Luke Sibieta, a research fellow at the Institute for Fiscal Studies, said the £400m equated to about 1% of schools’ budgets. “This is a bit less than was assumed a few months ago in the government’s proposals to the pay review body, which will probably come as a slight relief to schools,” he added.
Daniel Kebede, the NEU’s general secretary, said in many schools the 1% would result in “cuts in service provision to children and young people, job losses, and additional workloads for an already overstretched profession”. He said: “Unless the government commits to fully funding the pay rise then it is likely the NEU will register a dispute with the government on the issue of funding, and campaign to ensure every parent understands the impact of a cut in the money available to schools, and that every politician understands this too.”
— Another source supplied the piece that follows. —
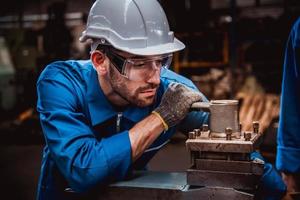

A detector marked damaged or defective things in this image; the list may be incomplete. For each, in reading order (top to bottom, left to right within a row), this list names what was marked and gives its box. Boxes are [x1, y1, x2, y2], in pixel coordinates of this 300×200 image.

rusty metal surface [186, 168, 262, 190]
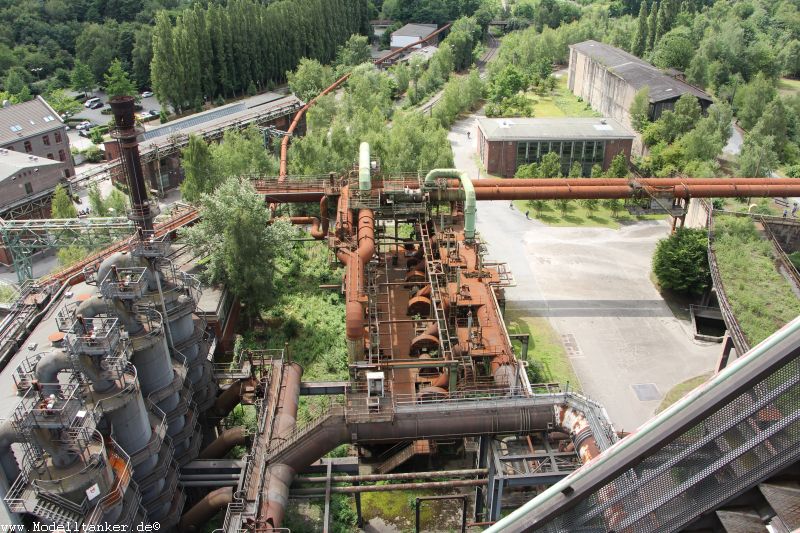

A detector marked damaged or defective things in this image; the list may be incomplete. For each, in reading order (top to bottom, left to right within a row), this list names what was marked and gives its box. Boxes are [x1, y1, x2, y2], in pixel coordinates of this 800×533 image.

rusty industrial pipe [198, 424, 247, 458]
rusty industrial pipe [177, 486, 231, 532]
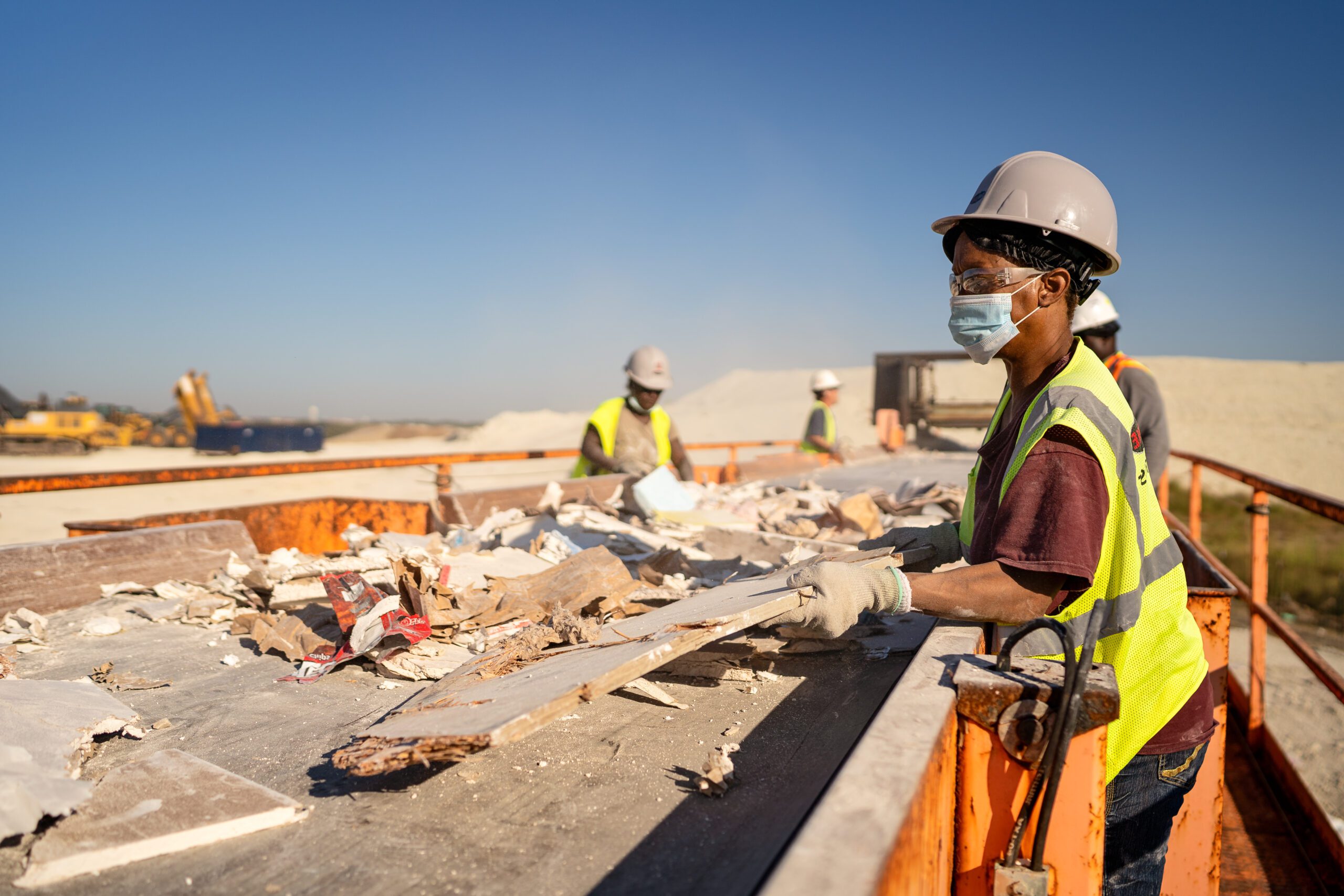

Phillipson defended forcing schools to part-fund the award, saying the government was “taking tough decisions” on spending and value for money. “School leaders must meet the challenge too. That’s why we are asking schools to fund the first 1% of the pay rise through improved productivity and smarter spending,” she said. “We know this is achievable. There are schools already driving down their costs and making the savings needed.”
Pepe Di’Iasio, the general secretary of the Association of School and College Leaders, welcomed the 4% increase and that the award had been announced earlier than in previous years, but he also criticised the failure to fund it. “If the government really thinks it will be possible to bridge this funding gap through ‘improved productivity and smarter spending’ then it is mistaken. Schools have already spent many years cutting costs to the bone and beyond,” he said.